An Opera Australia publicist said Teddy Tahu Rhodes brought tears to her eyes during a Billy Budd dress rehearsal. Photo / Branco Gaica

An Opera Australia publicist said Teddy Tahu Rhodes brought tears to her eyes during a Billy Budd dress rehearsal. Photo / Branco Gaica

Opera pin-up boy Teddy Tahu Rhodes seems genuinely impressed by his latest conquest. Opera Australia publicist Emma Williams has admitted to him that towards the end of the final dress rehearsal of Benjamin Britten's Billy Budd in Sydney this week, she had tears in her eyes.

For the Christchurch-born baritone, playing the lead role as the doomed sailor Budd, it's a pleasant reminder of the power of opera done well to draw people into the drama.

He admits afterwards that at the spot in the opera which usually triggers the tears, the build-up to Budd's hanging, his mind that night was on other things. He was worrying whether he was in the right position on stage. Regardless, the music and drama was doing its work. "You are not always aware of the profound affect it can have on people."

There'll possibly also be a tear or two shed by some of his fans over his plan to marry up-and-coming New York mezzosoprano Isabel Leonard, 26, in December and set up home in New York.

Rhodes, 42, who has lived out of a suitcase for the past 10 years, says the idea of a permanent home is exciting. If he hasn't had time to build a house in the decade since he escaped Christchurch and a seven-year previous-life as an accountant, it is because he's been concentrating on building an impressive international career _ one built not just on a great voice, but also on his facility with modern works and his "look".
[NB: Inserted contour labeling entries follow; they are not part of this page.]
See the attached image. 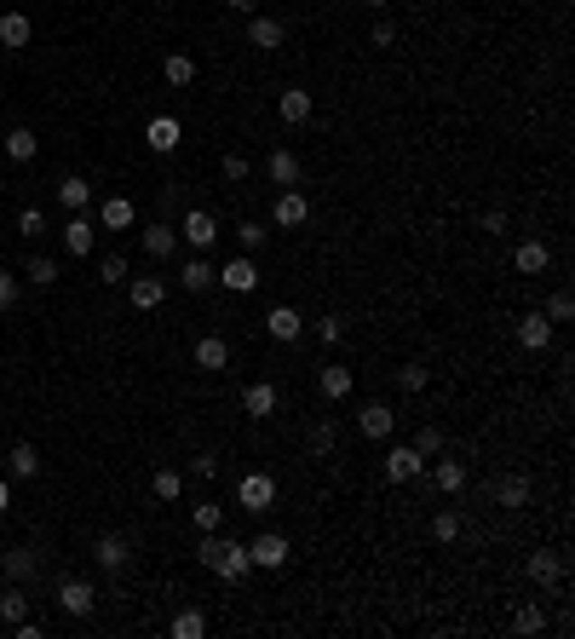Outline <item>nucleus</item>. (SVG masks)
Instances as JSON below:
<instances>
[{"label":"nucleus","instance_id":"cd10ccee","mask_svg":"<svg viewBox=\"0 0 575 639\" xmlns=\"http://www.w3.org/2000/svg\"><path fill=\"white\" fill-rule=\"evenodd\" d=\"M173 242H179V230H173V225H144V254L167 259V254H173Z\"/></svg>","mask_w":575,"mask_h":639},{"label":"nucleus","instance_id":"09e8293b","mask_svg":"<svg viewBox=\"0 0 575 639\" xmlns=\"http://www.w3.org/2000/svg\"><path fill=\"white\" fill-rule=\"evenodd\" d=\"M18 230H23L29 242H35L41 230H46V220H41V208H23V213H18Z\"/></svg>","mask_w":575,"mask_h":639},{"label":"nucleus","instance_id":"a211bd4d","mask_svg":"<svg viewBox=\"0 0 575 639\" xmlns=\"http://www.w3.org/2000/svg\"><path fill=\"white\" fill-rule=\"evenodd\" d=\"M265 179L271 184H300V155H293V150H271L265 155Z\"/></svg>","mask_w":575,"mask_h":639},{"label":"nucleus","instance_id":"dca6fc26","mask_svg":"<svg viewBox=\"0 0 575 639\" xmlns=\"http://www.w3.org/2000/svg\"><path fill=\"white\" fill-rule=\"evenodd\" d=\"M133 220H138L133 196H110V202L98 208V225H104V230H133Z\"/></svg>","mask_w":575,"mask_h":639},{"label":"nucleus","instance_id":"ea45409f","mask_svg":"<svg viewBox=\"0 0 575 639\" xmlns=\"http://www.w3.org/2000/svg\"><path fill=\"white\" fill-rule=\"evenodd\" d=\"M127 277L133 271H127V259H121V254H104L98 259V283H127Z\"/></svg>","mask_w":575,"mask_h":639},{"label":"nucleus","instance_id":"1a4fd4ad","mask_svg":"<svg viewBox=\"0 0 575 639\" xmlns=\"http://www.w3.org/2000/svg\"><path fill=\"white\" fill-rule=\"evenodd\" d=\"M276 403H283V398H276V386H271V381L242 386V409L254 415V420H271V415H276Z\"/></svg>","mask_w":575,"mask_h":639},{"label":"nucleus","instance_id":"c85d7f7f","mask_svg":"<svg viewBox=\"0 0 575 639\" xmlns=\"http://www.w3.org/2000/svg\"><path fill=\"white\" fill-rule=\"evenodd\" d=\"M162 75H167V87H190V81H196V58H184V52H167Z\"/></svg>","mask_w":575,"mask_h":639},{"label":"nucleus","instance_id":"ddd939ff","mask_svg":"<svg viewBox=\"0 0 575 639\" xmlns=\"http://www.w3.org/2000/svg\"><path fill=\"white\" fill-rule=\"evenodd\" d=\"M92 559H98L104 570H121V565H127V559H133V548H127V536H116V530H104V536H98V548H92Z\"/></svg>","mask_w":575,"mask_h":639},{"label":"nucleus","instance_id":"864d4df0","mask_svg":"<svg viewBox=\"0 0 575 639\" xmlns=\"http://www.w3.org/2000/svg\"><path fill=\"white\" fill-rule=\"evenodd\" d=\"M339 334H346V323H339V317H322V323H317V340H329V346H334Z\"/></svg>","mask_w":575,"mask_h":639},{"label":"nucleus","instance_id":"f3484780","mask_svg":"<svg viewBox=\"0 0 575 639\" xmlns=\"http://www.w3.org/2000/svg\"><path fill=\"white\" fill-rule=\"evenodd\" d=\"M276 116H283L288 127H300V121H311V92H305V87H288L283 99H276Z\"/></svg>","mask_w":575,"mask_h":639},{"label":"nucleus","instance_id":"9d476101","mask_svg":"<svg viewBox=\"0 0 575 639\" xmlns=\"http://www.w3.org/2000/svg\"><path fill=\"white\" fill-rule=\"evenodd\" d=\"M495 507H506V512L530 507V478H524V473H506V478H495Z\"/></svg>","mask_w":575,"mask_h":639},{"label":"nucleus","instance_id":"a19ab883","mask_svg":"<svg viewBox=\"0 0 575 639\" xmlns=\"http://www.w3.org/2000/svg\"><path fill=\"white\" fill-rule=\"evenodd\" d=\"M512 628H518V634H541V628H547V616H541V605H524V611L512 616Z\"/></svg>","mask_w":575,"mask_h":639},{"label":"nucleus","instance_id":"f257e3e1","mask_svg":"<svg viewBox=\"0 0 575 639\" xmlns=\"http://www.w3.org/2000/svg\"><path fill=\"white\" fill-rule=\"evenodd\" d=\"M201 565H208L219 582H242L247 570H254V559H247V548L242 541H230V536H219V530H208V541H201Z\"/></svg>","mask_w":575,"mask_h":639},{"label":"nucleus","instance_id":"0eeeda50","mask_svg":"<svg viewBox=\"0 0 575 639\" xmlns=\"http://www.w3.org/2000/svg\"><path fill=\"white\" fill-rule=\"evenodd\" d=\"M265 334L288 346V340H300V334H305V317H300L293 305H271V311H265Z\"/></svg>","mask_w":575,"mask_h":639},{"label":"nucleus","instance_id":"473e14b6","mask_svg":"<svg viewBox=\"0 0 575 639\" xmlns=\"http://www.w3.org/2000/svg\"><path fill=\"white\" fill-rule=\"evenodd\" d=\"M305 449L311 456H334V420H317V427L305 432Z\"/></svg>","mask_w":575,"mask_h":639},{"label":"nucleus","instance_id":"6ab92c4d","mask_svg":"<svg viewBox=\"0 0 575 639\" xmlns=\"http://www.w3.org/2000/svg\"><path fill=\"white\" fill-rule=\"evenodd\" d=\"M92 242H98V230H92L81 213H70V225H64V248H70L75 259H87V254H92Z\"/></svg>","mask_w":575,"mask_h":639},{"label":"nucleus","instance_id":"4468645a","mask_svg":"<svg viewBox=\"0 0 575 639\" xmlns=\"http://www.w3.org/2000/svg\"><path fill=\"white\" fill-rule=\"evenodd\" d=\"M58 605H64L70 616H87L92 605H98V587H92V582H64V587H58Z\"/></svg>","mask_w":575,"mask_h":639},{"label":"nucleus","instance_id":"6e6d98bb","mask_svg":"<svg viewBox=\"0 0 575 639\" xmlns=\"http://www.w3.org/2000/svg\"><path fill=\"white\" fill-rule=\"evenodd\" d=\"M12 628H18V639H41V622H29V616H18Z\"/></svg>","mask_w":575,"mask_h":639},{"label":"nucleus","instance_id":"412c9836","mask_svg":"<svg viewBox=\"0 0 575 639\" xmlns=\"http://www.w3.org/2000/svg\"><path fill=\"white\" fill-rule=\"evenodd\" d=\"M466 478H472V473H466V461H438V466H431V484H438L443 495H460Z\"/></svg>","mask_w":575,"mask_h":639},{"label":"nucleus","instance_id":"49530a36","mask_svg":"<svg viewBox=\"0 0 575 639\" xmlns=\"http://www.w3.org/2000/svg\"><path fill=\"white\" fill-rule=\"evenodd\" d=\"M213 473H219V456H213V449L190 456V478H213Z\"/></svg>","mask_w":575,"mask_h":639},{"label":"nucleus","instance_id":"5701e85b","mask_svg":"<svg viewBox=\"0 0 575 639\" xmlns=\"http://www.w3.org/2000/svg\"><path fill=\"white\" fill-rule=\"evenodd\" d=\"M524 570H530V582H541V587H547V582H558V576H564V559L541 548V553H530V565H524Z\"/></svg>","mask_w":575,"mask_h":639},{"label":"nucleus","instance_id":"2f4dec72","mask_svg":"<svg viewBox=\"0 0 575 639\" xmlns=\"http://www.w3.org/2000/svg\"><path fill=\"white\" fill-rule=\"evenodd\" d=\"M35 565H41V553H35V548H12V553H6V576H12V582L35 576Z\"/></svg>","mask_w":575,"mask_h":639},{"label":"nucleus","instance_id":"bf43d9fd","mask_svg":"<svg viewBox=\"0 0 575 639\" xmlns=\"http://www.w3.org/2000/svg\"><path fill=\"white\" fill-rule=\"evenodd\" d=\"M357 6H368V12H380V6H385V0H357Z\"/></svg>","mask_w":575,"mask_h":639},{"label":"nucleus","instance_id":"3c124183","mask_svg":"<svg viewBox=\"0 0 575 639\" xmlns=\"http://www.w3.org/2000/svg\"><path fill=\"white\" fill-rule=\"evenodd\" d=\"M12 305H18V277L0 271V311H12Z\"/></svg>","mask_w":575,"mask_h":639},{"label":"nucleus","instance_id":"7ed1b4c3","mask_svg":"<svg viewBox=\"0 0 575 639\" xmlns=\"http://www.w3.org/2000/svg\"><path fill=\"white\" fill-rule=\"evenodd\" d=\"M179 237H184V242H190V248H196V254H208V248H213V242H219V220H213V213H208V208H190V213H184V225H179Z\"/></svg>","mask_w":575,"mask_h":639},{"label":"nucleus","instance_id":"c03bdc74","mask_svg":"<svg viewBox=\"0 0 575 639\" xmlns=\"http://www.w3.org/2000/svg\"><path fill=\"white\" fill-rule=\"evenodd\" d=\"M29 277H35V288H46V283H58V259H46V254H35V259H29Z\"/></svg>","mask_w":575,"mask_h":639},{"label":"nucleus","instance_id":"2eb2a0df","mask_svg":"<svg viewBox=\"0 0 575 639\" xmlns=\"http://www.w3.org/2000/svg\"><path fill=\"white\" fill-rule=\"evenodd\" d=\"M179 138H184V127H179L173 116H155L150 127H144V145H150V150H162V155H167V150H179Z\"/></svg>","mask_w":575,"mask_h":639},{"label":"nucleus","instance_id":"de8ad7c7","mask_svg":"<svg viewBox=\"0 0 575 639\" xmlns=\"http://www.w3.org/2000/svg\"><path fill=\"white\" fill-rule=\"evenodd\" d=\"M414 449H421V456H443V432H438V427H421V438H414Z\"/></svg>","mask_w":575,"mask_h":639},{"label":"nucleus","instance_id":"b1692460","mask_svg":"<svg viewBox=\"0 0 575 639\" xmlns=\"http://www.w3.org/2000/svg\"><path fill=\"white\" fill-rule=\"evenodd\" d=\"M127 294H133V305L138 311H155V305H162V283H155V277H127Z\"/></svg>","mask_w":575,"mask_h":639},{"label":"nucleus","instance_id":"8fccbe9b","mask_svg":"<svg viewBox=\"0 0 575 639\" xmlns=\"http://www.w3.org/2000/svg\"><path fill=\"white\" fill-rule=\"evenodd\" d=\"M190 519H196V530H219V502H201Z\"/></svg>","mask_w":575,"mask_h":639},{"label":"nucleus","instance_id":"603ef678","mask_svg":"<svg viewBox=\"0 0 575 639\" xmlns=\"http://www.w3.org/2000/svg\"><path fill=\"white\" fill-rule=\"evenodd\" d=\"M219 167H225V179H247V155H236V150H230Z\"/></svg>","mask_w":575,"mask_h":639},{"label":"nucleus","instance_id":"4c0bfd02","mask_svg":"<svg viewBox=\"0 0 575 639\" xmlns=\"http://www.w3.org/2000/svg\"><path fill=\"white\" fill-rule=\"evenodd\" d=\"M236 242H242V254H259V248H265V225H259V220H242V225H236Z\"/></svg>","mask_w":575,"mask_h":639},{"label":"nucleus","instance_id":"37998d69","mask_svg":"<svg viewBox=\"0 0 575 639\" xmlns=\"http://www.w3.org/2000/svg\"><path fill=\"white\" fill-rule=\"evenodd\" d=\"M0 616H6V622H18V616H29V599L18 594V587H6V594H0Z\"/></svg>","mask_w":575,"mask_h":639},{"label":"nucleus","instance_id":"f03ea898","mask_svg":"<svg viewBox=\"0 0 575 639\" xmlns=\"http://www.w3.org/2000/svg\"><path fill=\"white\" fill-rule=\"evenodd\" d=\"M236 502H242L247 512H271V507H276V478H271V473H247L242 484H236Z\"/></svg>","mask_w":575,"mask_h":639},{"label":"nucleus","instance_id":"c756f323","mask_svg":"<svg viewBox=\"0 0 575 639\" xmlns=\"http://www.w3.org/2000/svg\"><path fill=\"white\" fill-rule=\"evenodd\" d=\"M35 133H29V127H12L6 133V155H12V162H35Z\"/></svg>","mask_w":575,"mask_h":639},{"label":"nucleus","instance_id":"f8f14e48","mask_svg":"<svg viewBox=\"0 0 575 639\" xmlns=\"http://www.w3.org/2000/svg\"><path fill=\"white\" fill-rule=\"evenodd\" d=\"M225 363H230V346L219 334H201L196 340V369H208V375H225Z\"/></svg>","mask_w":575,"mask_h":639},{"label":"nucleus","instance_id":"79ce46f5","mask_svg":"<svg viewBox=\"0 0 575 639\" xmlns=\"http://www.w3.org/2000/svg\"><path fill=\"white\" fill-rule=\"evenodd\" d=\"M431 536H438V541H455V536H460V512H455V507L438 512V519H431Z\"/></svg>","mask_w":575,"mask_h":639},{"label":"nucleus","instance_id":"13d9d810","mask_svg":"<svg viewBox=\"0 0 575 639\" xmlns=\"http://www.w3.org/2000/svg\"><path fill=\"white\" fill-rule=\"evenodd\" d=\"M12 507V490H6V478H0V512H6Z\"/></svg>","mask_w":575,"mask_h":639},{"label":"nucleus","instance_id":"9b49d317","mask_svg":"<svg viewBox=\"0 0 575 639\" xmlns=\"http://www.w3.org/2000/svg\"><path fill=\"white\" fill-rule=\"evenodd\" d=\"M518 346H530V352H547V346H552V323H547V311H530V317L518 323Z\"/></svg>","mask_w":575,"mask_h":639},{"label":"nucleus","instance_id":"20e7f679","mask_svg":"<svg viewBox=\"0 0 575 639\" xmlns=\"http://www.w3.org/2000/svg\"><path fill=\"white\" fill-rule=\"evenodd\" d=\"M247 559H254L259 570H283L288 565V536H276V530L254 536V541H247Z\"/></svg>","mask_w":575,"mask_h":639},{"label":"nucleus","instance_id":"f704fd0d","mask_svg":"<svg viewBox=\"0 0 575 639\" xmlns=\"http://www.w3.org/2000/svg\"><path fill=\"white\" fill-rule=\"evenodd\" d=\"M201 634H208V616L201 611H179L173 616V639H201Z\"/></svg>","mask_w":575,"mask_h":639},{"label":"nucleus","instance_id":"a878e982","mask_svg":"<svg viewBox=\"0 0 575 639\" xmlns=\"http://www.w3.org/2000/svg\"><path fill=\"white\" fill-rule=\"evenodd\" d=\"M29 35H35V23H29L23 12H6V18H0V46H29Z\"/></svg>","mask_w":575,"mask_h":639},{"label":"nucleus","instance_id":"5fc2aeb1","mask_svg":"<svg viewBox=\"0 0 575 639\" xmlns=\"http://www.w3.org/2000/svg\"><path fill=\"white\" fill-rule=\"evenodd\" d=\"M392 41H397V23L380 18V23H375V46H392Z\"/></svg>","mask_w":575,"mask_h":639},{"label":"nucleus","instance_id":"4d7b16f0","mask_svg":"<svg viewBox=\"0 0 575 639\" xmlns=\"http://www.w3.org/2000/svg\"><path fill=\"white\" fill-rule=\"evenodd\" d=\"M225 6H230V12H254V0H225Z\"/></svg>","mask_w":575,"mask_h":639},{"label":"nucleus","instance_id":"58836bf2","mask_svg":"<svg viewBox=\"0 0 575 639\" xmlns=\"http://www.w3.org/2000/svg\"><path fill=\"white\" fill-rule=\"evenodd\" d=\"M575 317V294L570 288H558L552 300H547V323H570Z\"/></svg>","mask_w":575,"mask_h":639},{"label":"nucleus","instance_id":"a18cd8bd","mask_svg":"<svg viewBox=\"0 0 575 639\" xmlns=\"http://www.w3.org/2000/svg\"><path fill=\"white\" fill-rule=\"evenodd\" d=\"M426 381H431L426 363H409V369H403V392H426Z\"/></svg>","mask_w":575,"mask_h":639},{"label":"nucleus","instance_id":"bb28decb","mask_svg":"<svg viewBox=\"0 0 575 639\" xmlns=\"http://www.w3.org/2000/svg\"><path fill=\"white\" fill-rule=\"evenodd\" d=\"M283 35H288V29L276 23V18H254V23H247V41L265 46V52H276V46H283Z\"/></svg>","mask_w":575,"mask_h":639},{"label":"nucleus","instance_id":"e433bc0d","mask_svg":"<svg viewBox=\"0 0 575 639\" xmlns=\"http://www.w3.org/2000/svg\"><path fill=\"white\" fill-rule=\"evenodd\" d=\"M351 392V369H322V398H346Z\"/></svg>","mask_w":575,"mask_h":639},{"label":"nucleus","instance_id":"393cba45","mask_svg":"<svg viewBox=\"0 0 575 639\" xmlns=\"http://www.w3.org/2000/svg\"><path fill=\"white\" fill-rule=\"evenodd\" d=\"M392 427H397V415L385 409V403H363V432L368 438H392Z\"/></svg>","mask_w":575,"mask_h":639},{"label":"nucleus","instance_id":"4be33fe9","mask_svg":"<svg viewBox=\"0 0 575 639\" xmlns=\"http://www.w3.org/2000/svg\"><path fill=\"white\" fill-rule=\"evenodd\" d=\"M179 283L190 288V294H208L213 283H219V271H213V265H208V259L196 254V259H190V265H184V271H179Z\"/></svg>","mask_w":575,"mask_h":639},{"label":"nucleus","instance_id":"39448f33","mask_svg":"<svg viewBox=\"0 0 575 639\" xmlns=\"http://www.w3.org/2000/svg\"><path fill=\"white\" fill-rule=\"evenodd\" d=\"M219 283H225L230 294H254V288H259V265H254V254H236L230 265H219Z\"/></svg>","mask_w":575,"mask_h":639},{"label":"nucleus","instance_id":"aec40b11","mask_svg":"<svg viewBox=\"0 0 575 639\" xmlns=\"http://www.w3.org/2000/svg\"><path fill=\"white\" fill-rule=\"evenodd\" d=\"M271 220H276V225H305V220H311V202H305L300 191H283V196H276V213H271Z\"/></svg>","mask_w":575,"mask_h":639},{"label":"nucleus","instance_id":"6e6552de","mask_svg":"<svg viewBox=\"0 0 575 639\" xmlns=\"http://www.w3.org/2000/svg\"><path fill=\"white\" fill-rule=\"evenodd\" d=\"M426 473V456L421 449H392V456H385V478H392V484H409V478H421Z\"/></svg>","mask_w":575,"mask_h":639},{"label":"nucleus","instance_id":"c9c22d12","mask_svg":"<svg viewBox=\"0 0 575 639\" xmlns=\"http://www.w3.org/2000/svg\"><path fill=\"white\" fill-rule=\"evenodd\" d=\"M179 490H184V473L179 466H162V473H155V495H162V502H179Z\"/></svg>","mask_w":575,"mask_h":639},{"label":"nucleus","instance_id":"7c9ffc66","mask_svg":"<svg viewBox=\"0 0 575 639\" xmlns=\"http://www.w3.org/2000/svg\"><path fill=\"white\" fill-rule=\"evenodd\" d=\"M58 202H64L70 213H81L87 202H92V184L87 179H64V184H58Z\"/></svg>","mask_w":575,"mask_h":639},{"label":"nucleus","instance_id":"72a5a7b5","mask_svg":"<svg viewBox=\"0 0 575 639\" xmlns=\"http://www.w3.org/2000/svg\"><path fill=\"white\" fill-rule=\"evenodd\" d=\"M35 473H41L35 444H18V449H12V478H35Z\"/></svg>","mask_w":575,"mask_h":639},{"label":"nucleus","instance_id":"423d86ee","mask_svg":"<svg viewBox=\"0 0 575 639\" xmlns=\"http://www.w3.org/2000/svg\"><path fill=\"white\" fill-rule=\"evenodd\" d=\"M552 265V248L541 242V237H530V242H518V254H512V271L518 277H541Z\"/></svg>","mask_w":575,"mask_h":639}]
</instances>
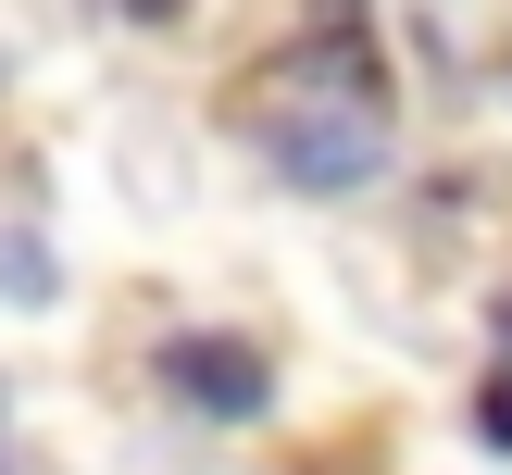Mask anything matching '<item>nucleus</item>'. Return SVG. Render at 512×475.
<instances>
[{"label":"nucleus","instance_id":"nucleus-2","mask_svg":"<svg viewBox=\"0 0 512 475\" xmlns=\"http://www.w3.org/2000/svg\"><path fill=\"white\" fill-rule=\"evenodd\" d=\"M150 375H163L200 425H263V413H275V375H263V350H250V338H200V325H188V338L150 350Z\"/></svg>","mask_w":512,"mask_h":475},{"label":"nucleus","instance_id":"nucleus-3","mask_svg":"<svg viewBox=\"0 0 512 475\" xmlns=\"http://www.w3.org/2000/svg\"><path fill=\"white\" fill-rule=\"evenodd\" d=\"M0 288H13V300H50V288H63V275H50V250L25 238V225H0Z\"/></svg>","mask_w":512,"mask_h":475},{"label":"nucleus","instance_id":"nucleus-1","mask_svg":"<svg viewBox=\"0 0 512 475\" xmlns=\"http://www.w3.org/2000/svg\"><path fill=\"white\" fill-rule=\"evenodd\" d=\"M300 75H313V50H300ZM250 150H263L300 200H350L363 175H388V100H375V75L263 88L250 100Z\"/></svg>","mask_w":512,"mask_h":475},{"label":"nucleus","instance_id":"nucleus-5","mask_svg":"<svg viewBox=\"0 0 512 475\" xmlns=\"http://www.w3.org/2000/svg\"><path fill=\"white\" fill-rule=\"evenodd\" d=\"M500 338H512V300H500Z\"/></svg>","mask_w":512,"mask_h":475},{"label":"nucleus","instance_id":"nucleus-4","mask_svg":"<svg viewBox=\"0 0 512 475\" xmlns=\"http://www.w3.org/2000/svg\"><path fill=\"white\" fill-rule=\"evenodd\" d=\"M475 425H488V450H512V375H488V388H475Z\"/></svg>","mask_w":512,"mask_h":475}]
</instances>
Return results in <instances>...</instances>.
In Melbourne he was plastered topless over the side of city buses to promote his leading role in Andre Previn's operatic version of A Streetcar Named Desire. On YouTube, he is shirtless, in clips from his San Francisco debut as condemned prisoner in Jake Heggie's Dead Man Walking.

But as the reviews from his New York Metropolitan Opera debut this year emphasise, he also has a great voice. "I was covered from head to toe," he laughs. "At the Met the only thing you saw of me was my little face. It's nice to be recognised in that way."

He was playing Ned Keene in Britten's Peter Grimes, a performance broadcast worldwide in Metropolitan Opera simulcasts. Rhodes' growing reputation as an interpreter of modern works "just happened".

"I did one, Dead Man Walking, it was a success, and from that everyone thought I could do modern music.

"It's not just opera, I have done premieres of concert works of a lot of stuff first time out. I love doing it."

He says it's hard work and you can't take "the cheat's way" and listen to a recording to help learn it. "Then again, you get to work with the composer and get the real insight."